WHAT TO WORK ON: Copy the records below exactly, leaving out any pictures.

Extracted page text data
....................
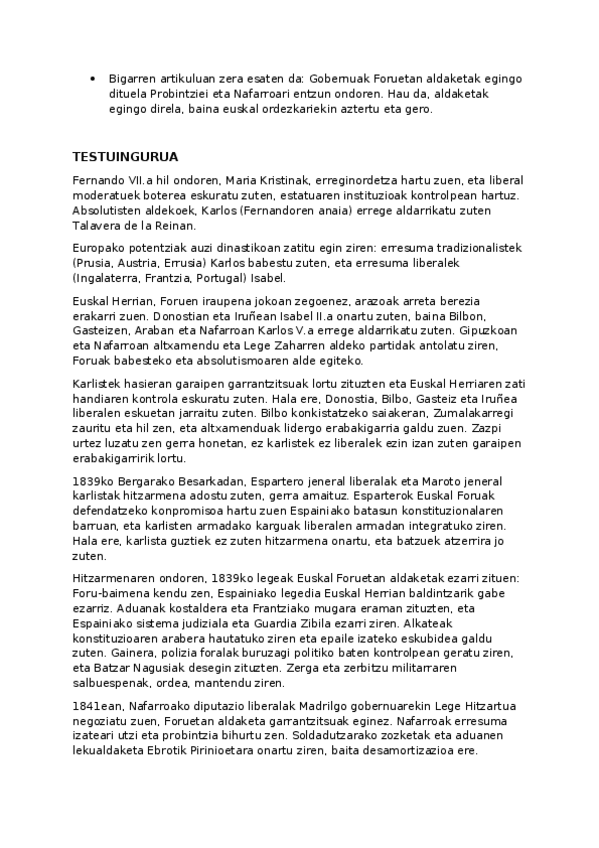 • Bigarren artikuluan zera esaten da: Gobernuak Foruetan aldaketak egingo dituela Probintziei eta Nafarroari entzun ondoren. Hau da, aldaketak egingo direla, baina euskal ordezkariekin aztertu eta gero.

TESTUINGURUA

Fernando VII.a hil ondoren, Maria Kristinak, erreginordetza hartu zuen, eta liberal moderatuek boterea eskuratu zuten, estatuaren instituzioak kontrolpean hartuz. Absolutisten aldekoek, Karlos (Fernandoren anaia) errege aldarrikatu zuten Talavera de la Reinan.

Europako potentziak auzi dinastikoan zatitu egin ziren: erresuma tradizionalistek (Prusia, Austria, Errusia) Karlos babestu zuten, eta erresuma liberalek (Ingalaterra, Frantzia, Portugal) Isabel.

Euskal Herrian, Foruen iraupena jokoan zegoenez, arazoak arreta berezia erakarri zuen. Donostian eta Iruñean Isabel II.a onartu zuten, baina Bilbon, Gasteizen, Araban eta Nafarroan Karlos V.a errege aldarrikatu zuten. Gipuzkoan eta Nafarroan altxamendu eta Lege Zaharren aldeko partidak antolatu ziren, Foruak babesteko eta absolutismoaren alde egiteko.

Karlistek hasieran garaipen garrantzitsuak lortu zituzten eta Euskal Herriaren zati handiaren kontrola eskuratu zuten. Hala ere, Donostia, Bilbo, Gasteiz eta Iruñea liberalen eskuetan jarraitu zuten. Bilbo konkistatzeko saiakeran, Zumalakarregi zauritu eta hil zen, eta altxamenduak lidergo erabakigarria galdu zuen. Zazpi urtez luzatu zen gerra honetan, ez karlistek ez liberalek ezin izan zuten garaipen erabakigarririk lortu.

1839ko Bergarako Besarkadan, Espartero jeneral liberalak eta Maroto jeneral karlistak hitzarmena adostu zuten, gerra amaituz. Esparterok Euskal Foruak defendatzeko konpromisoa hartu zuen Espainiako batasun konstituzionalaren barruan, eta karlisten armadako karguak liberalen armadan integratuko ziren. Hala ere, karlista guztiek ez zuten hitzarmena onartu, eta batzuek atzerrira jo zuten.

Hitzarmenaren ondoren, 1839ko legeak Euskal Foruetan aldaketak ezarri zituen: Foru-baimena kendu zen, Espainiako legedia Euskal Herrian baldintzarik gabe ezarriz. Aduanak kostaldera eta Frantziako mugara eraman zituzten, eta Espainiako sistema judiziala eta Guardia Zibila ezarri ziren. Alkateak konstituzioaren arabera hautatuko ziren eta epaile izateko eskubidea galdu zuten. Gainera, polizia foralak buruzagi politiko baten kontrolpean geratu ziren, eta Batzar Nagusiak desegin zituzten. Zerga eta zerbitzu militarraren salbuespenak, ordea, mantendu ziren.

1841ean, Nafarroako diputazio liberalak Madrilgo gobernuarekin Lege Hitzartua negoziatu zuen, Foruetan aldaketa garrantzitsuak eginez. Nafarroak erresuma izateari utzi eta probintzia bihurtu zen. Soldadutzarako zozketak eta aduanen lekualdaketa Ebrotik Pirinioetara onartu ziren, baita desamortizazioa ere.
....................
WRITTEN REPLY:
 • Bigarren artikuluan zera esaten da: Gobernuak Foruetan aldaketak egingo dituela Probintziei eta Nafarroari entzun ondoren. Hau da, aldaketak egingo direla, baina euskal ordezkariekin aztertu eta gero.

TESTUINGURUA

Fernando VII.a hil ondoren, Maria Kristinak, erreginordetza hartu zuen, eta liberal moderatuek boterea eskuratu zuten, estatuaren instituzioak kontrolpean hartuz. Absolutisten aldekoek, Karlos (Fernandoren anaia) errege aldarrikatu zuten Talavera de la Reinan.

Europako potentziak auzi dinastikoan zatitu egin ziren: erresuma tradizionalistek (Prusia, Austria, Errusia) Karlos babestu zuten, eta erresuma liberalek (Ingalaterra, Frantzia, Portugal) Isabel.

Euskal Herrian, Foruen iraupena jokoan zegoenez, arazoak arreta berezia erakarri zuen. Donostian eta Iruñean Isabel II.a onartu zuten, baina Bilbon, Gasteizen, Araban eta Nafarroan Karlos V.a errege aldarrikatu zuten. Gipuzkoan eta Nafarroan altxamendu eta Lege Zaharren aldeko partidak antolatu ziren, Foruak babesteko eta absolutismoaren alde egiteko.

Karlistek hasieran garaipen garrantzitsuak lortu zituzten eta Euskal Herriaren zati handiaren kontrola eskuratu zuten. Hala ere, Donostia, Bilbo, Gasteiz eta Iruñea liberalen eskuetan jarraitu zuten. Bilbo konkistatzeko saiakeran, Zumalakarregi zauritu eta hil zen, eta altxamenduak lidergo erabakigarria galdu zuen. Zazpi urtez luzatu zen gerra honetan, ez karlistek ez liberalek ezin izan zuten garaipen erabakigarririk lortu.

1839ko Bergarako Besarkadan, Espartero jeneral liberalak eta Maroto jeneral karlistak hitzarmena adostu zuten, gerra amaituz. Esparterok Euskal Foruak defendatzeko konpromisoa hartu zuen Espainiako batasun konstituzionalaren barruan, eta karlisten armadako karguak liberalen armadan integratuko ziren. Hala ere, karlista guztiek ez zuten hitzarmena onartu, eta batzuek atzerrira jo zuten.

Hitzarmenaren ondoren, 1839ko legeak Euskal Foruetan aldaketak ezarri zituen: Foru-baimena kendu zen, Espainiako legedia Euskal Herrian baldintzarik gabe ezarriz. Aduanak kostaldera eta Frantziako mugara eraman zituzten, eta Espainiako sistema judiziala eta Guardia Zibila ezarri ziren. Alkateak konstituzioaren arabera hautatuko ziren eta epaile izateko eskubidea galdu zuten. Gainera, polizia foralak buruzagi politiko baten kontrolpean geratu ziren, eta Batzar Nagusiak desegin zituzten. Zerga eta zerbitzu militarraren salbuespenak, ordea, mantendu ziren.

1841ean, Nafarroako diputazio liberalak Madrilgo gobernuarekin Lege Hitzartua negoziatu zuen, Foruetan aldaketa garrantzitsuak eginez. Nafarroak erresuma izateari utzi eta probintzia bihurtu zen. Soldadutzarako zozketak eta aduanen lekualdaketa Ebrotik Pirinioetara onartu ziren, baita desamortizazioa ere.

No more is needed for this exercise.